Output, exactly as written, the lines below starting at the line containing "15524931478 ee0ee280a3 n" and ending at the line containing "REVELL 03022 Sd.Kfz.142/3". Drop the pictures and keep both end lines.

EXERCISE DATA:

┌──

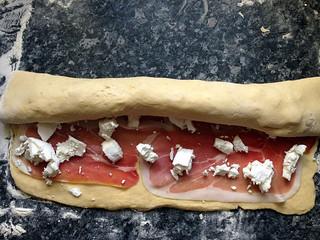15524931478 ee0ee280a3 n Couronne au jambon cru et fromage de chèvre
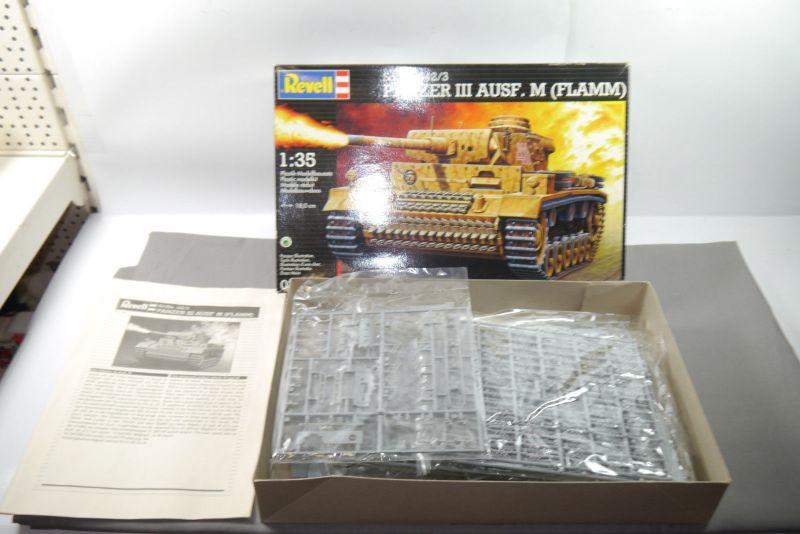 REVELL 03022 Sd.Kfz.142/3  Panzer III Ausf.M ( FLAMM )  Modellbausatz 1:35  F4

└──
┌──

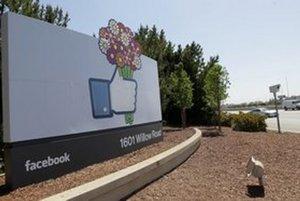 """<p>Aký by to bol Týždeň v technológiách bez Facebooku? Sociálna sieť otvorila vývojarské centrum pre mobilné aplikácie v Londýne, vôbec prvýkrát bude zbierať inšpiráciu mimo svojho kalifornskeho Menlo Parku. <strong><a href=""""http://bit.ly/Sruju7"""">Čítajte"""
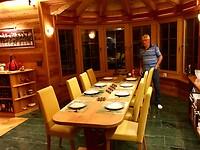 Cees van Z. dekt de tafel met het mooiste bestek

└──
┌──

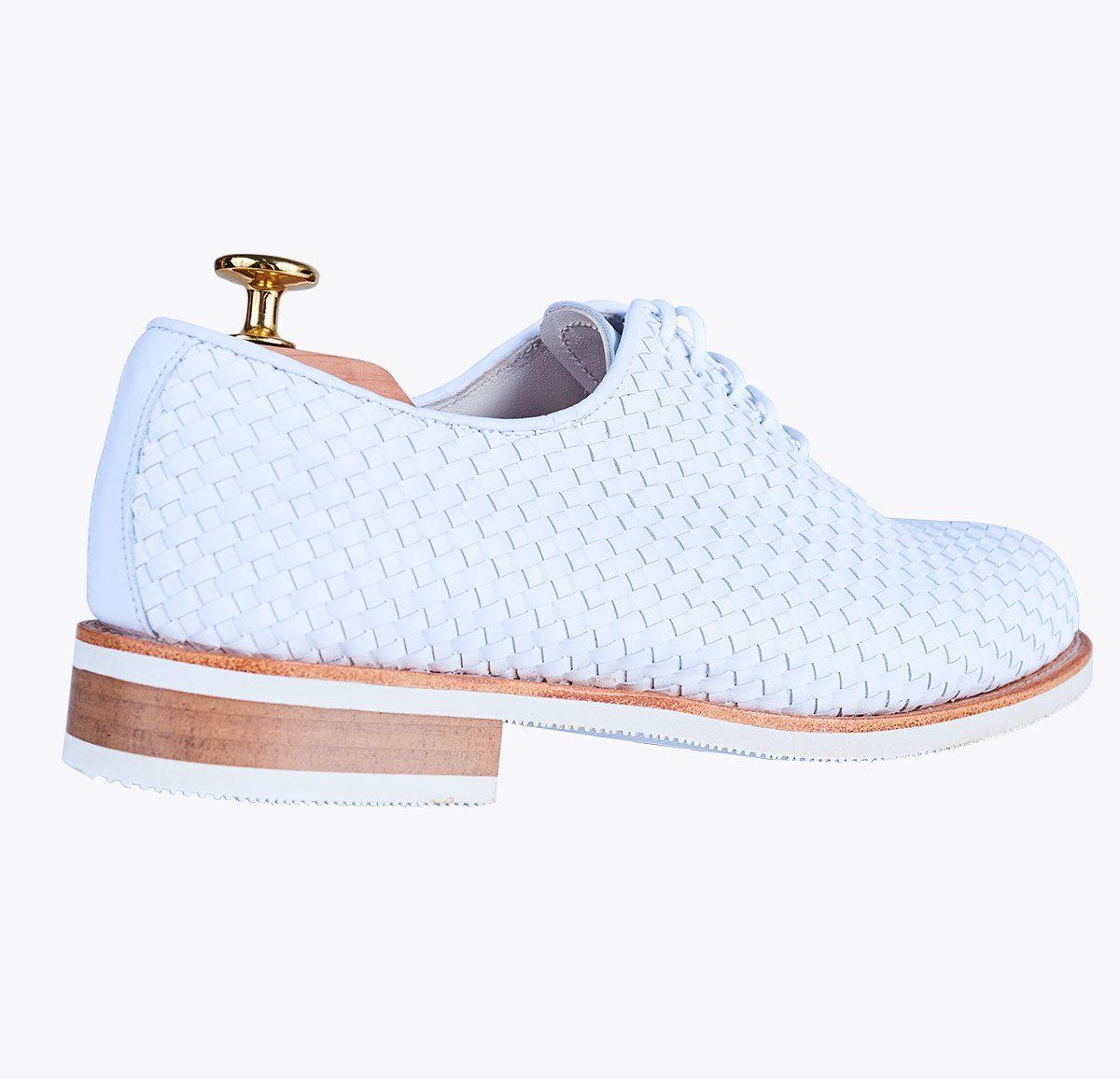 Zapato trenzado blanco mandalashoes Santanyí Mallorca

└──

TASK OUTPUT:
15524931478 ee0ee280a3 n Couronne au jambon cru et fromage de chèvre
 REVELL 03022 Sd.Kfz.142/3  Panzer III Ausf.M ( FLAMM )  Modellbausatz 1:35  F4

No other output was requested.